That may sound like a quick and easy checklist, but the Canadian (well except for one lone American) band has mastered the formula quite well. In a sold-out concert, it translated exceedingly well.
For The Strumbellas, it all starts with the songs, which are a mixture of rock, a bit of roots (fiddle is among the featured instruments) and hard-edged indie folk. There's no way around it - these guys know how to write songs that stick in your head. Their best known, set closer "Spirits" fills the bill quite well, but so do songs like "Young And Wild," "We Don't Know' and "Wild Sun," which closed out the night.
And then there is the five-part harmony that demonstrated the overwhelming - that's a big compliment - vocal force and beauty of The Strumbellas. Hey, if they can sing along with each other, why can't we join in? No problem. The more vocal power the better.

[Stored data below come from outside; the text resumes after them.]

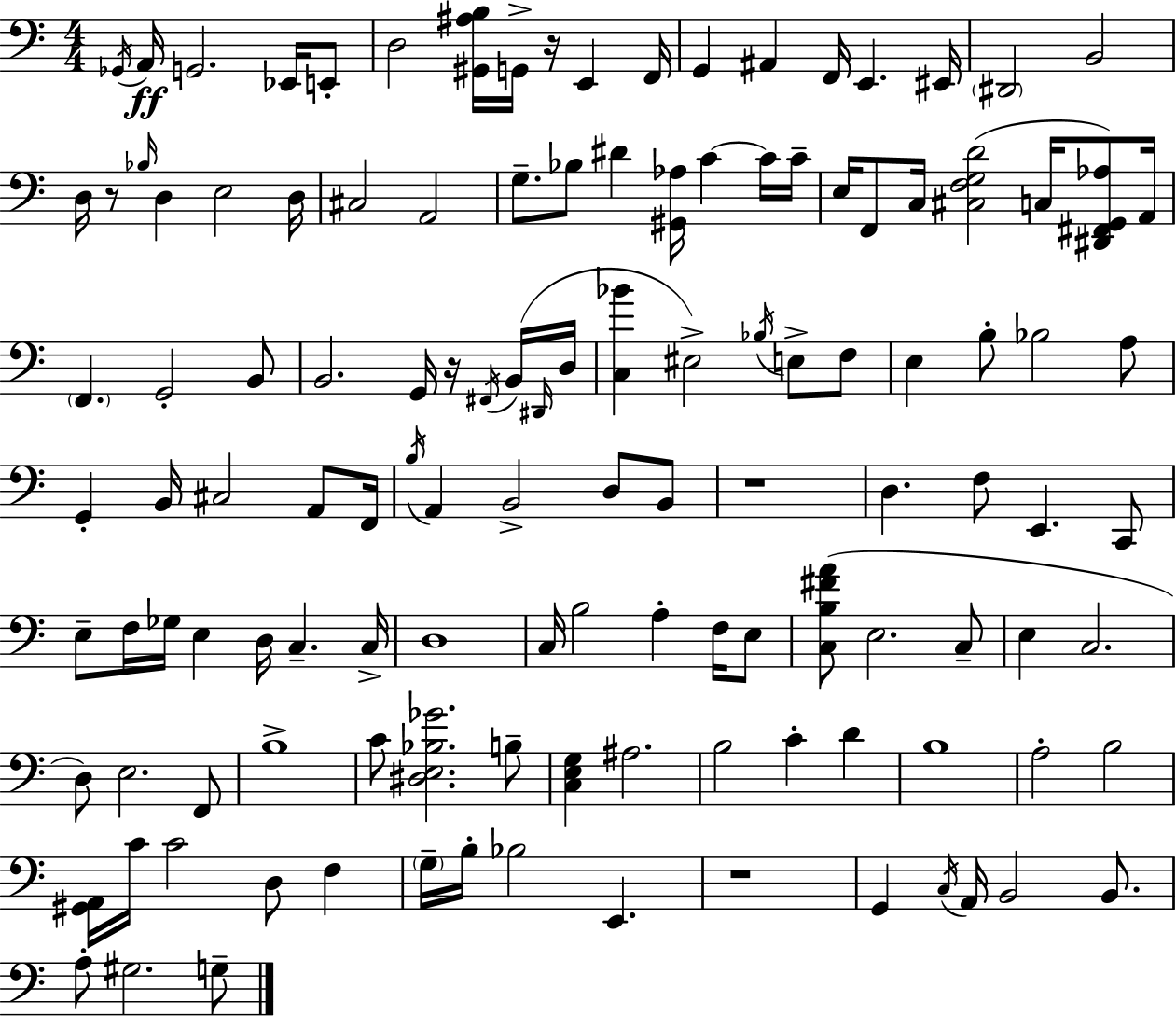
Gb2/s A2/s G2/h. Eb2/s E2/e D3/h [G#2,A#3,B3]/s G2/s R/s E2/q F2/s G2/q A#2/q F2/s E2/q. EIS2/s D#2/h B2/h D3/s R/e Bb3/s D3/q E3/h D3/s C#3/h A2/h G3/e. Bb3/e D#4/q [G#2,Ab3]/s C4/q C4/s C4/s E3/s F2/e C3/s [C#3,F3,G3,D4]/h C3/s [D#2,F#2,G2,Ab3]/e A2/s F2/q. G2/h B2/e B2/h. G2/s R/s F#2/s B2/s D#2/s D3/s [C3,Bb4]/q EIS3/h Bb3/s E3/e F3/e E3/q B3/e Bb3/h A3/e G2/q B2/s C#3/h A2/e F2/s B3/s A2/q B2/h D3/e B2/e R/w D3/q. F3/e E2/q. C2/e E3/e F3/s Gb3/s E3/q D3/s C3/q. C3/s D3/w C3/s B3/h A3/q F3/s E3/e [C3,B3,F#4,A4]/e E3/h. C3/e E3/q C3/h. D3/e E3/h. F2/e B3/w C4/e [D#3,E3,Bb3,Gb4]/h. B3/e [C3,E3,G3]/q A#3/h. B3/h C4/q D4/q B3/w A3/h B3/h [G#2,A2]/s C4/s C4/h D3/e F3/q G3/s B3/s Bb3/h E2/q. R/w G2/q C3/s A2/s B2/h B2/e. A3/e G#3/h. G3/e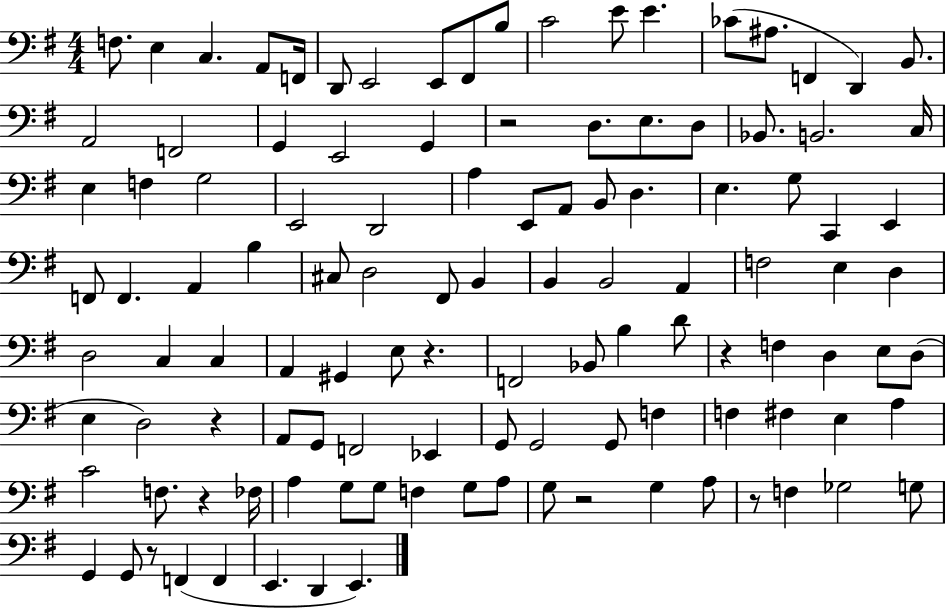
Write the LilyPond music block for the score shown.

{
  \clef bass
  \numericTimeSignature
  \time 4/4
  \key g \major
  f8. e4 c4. a,8 f,16 | d,8 e,2 e,8 fis,8 b8 | c'2 e'8 e'4. | ces'8( ais8. f,4 d,4) b,8. | \break a,2 f,2 | g,4 e,2 g,4 | r2 d8. e8. d8 | bes,8. b,2. c16 | \break e4 f4 g2 | e,2 d,2 | a4 e,8 a,8 b,8 d4. | e4. g8 c,4 e,4 | \break f,8 f,4. a,4 b4 | cis8 d2 fis,8 b,4 | b,4 b,2 a,4 | f2 e4 d4 | \break d2 c4 c4 | a,4 gis,4 e8 r4. | f,2 bes,8 b4 d'8 | r4 f4 d4 e8 d8( | \break e4 d2) r4 | a,8 g,8 f,2 ees,4 | g,8 g,2 g,8 f4 | f4 fis4 e4 a4 | \break c'2 f8. r4 fes16 | a4 g8 g8 f4 g8 a8 | g8 r2 g4 a8 | r8 f4 ges2 g8 | \break g,4 g,8 r8 f,4( f,4 | e,4. d,4 e,4.) | \bar "|."
}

Former teacher and lead singer Simon Ward not only sings well, but has a dose of charisma to easily win over the crowd. Violinist/keyboardist Isabel Ritchie (she's the American) and keyboardist Dave Ritter were mainstays in forging the sound. Drummer Jeremy Drury could set a steady beat, a bit harder when needed and forming a good rhythm section with bassist Darryl James. Jon Hembrey filled the sound out on lead guitar.
On the negative side, The Strumbellas have not had a new CD out since April 2016. That meant mainly the same set as last time around save for four songs. Ditto for replicating a few jokes that would have worked better if they were fresh. Not afraid to pander, Ward again proclaimed himself to be a big fan of the Patriots (wonder what he says in Canadian Football League cities) with Ritter an Atlanta Falcons fan (Atlanta blew the Super Bowl to the Pats this year). Ritter challenged Ward, saying he, in fact, was a Pats fan. Whatever.
And then there was the intro to the band by Ward at the end where he once again "forgot" to intro Ritter, who wondered what happened.
The group is slated to go into the studio in the next few months with new material presumably out in 2018.
This show may have been meat and potatoes Strumbellas - quite a good thing - but next time around, there better be a few new jokes. The material will stand on its own.
Touring this stretch of time behind an album could result in going through the motions, but that was never the case with The Strumbellas. This band has found a winning formula and sticks to it. Sounds simple, right?
Noah Kahan, a 20-year-old Vermont native, opened up with a good seat, mixing it up vocally between falsetto and throatier singing and quality songs like "Hurt Somebody" and "Young Blood," his first single. Kahan didn't quite carve out a musical identity, but with his own supportive crowd on hand, an appreciative Kahan acquitted himself well.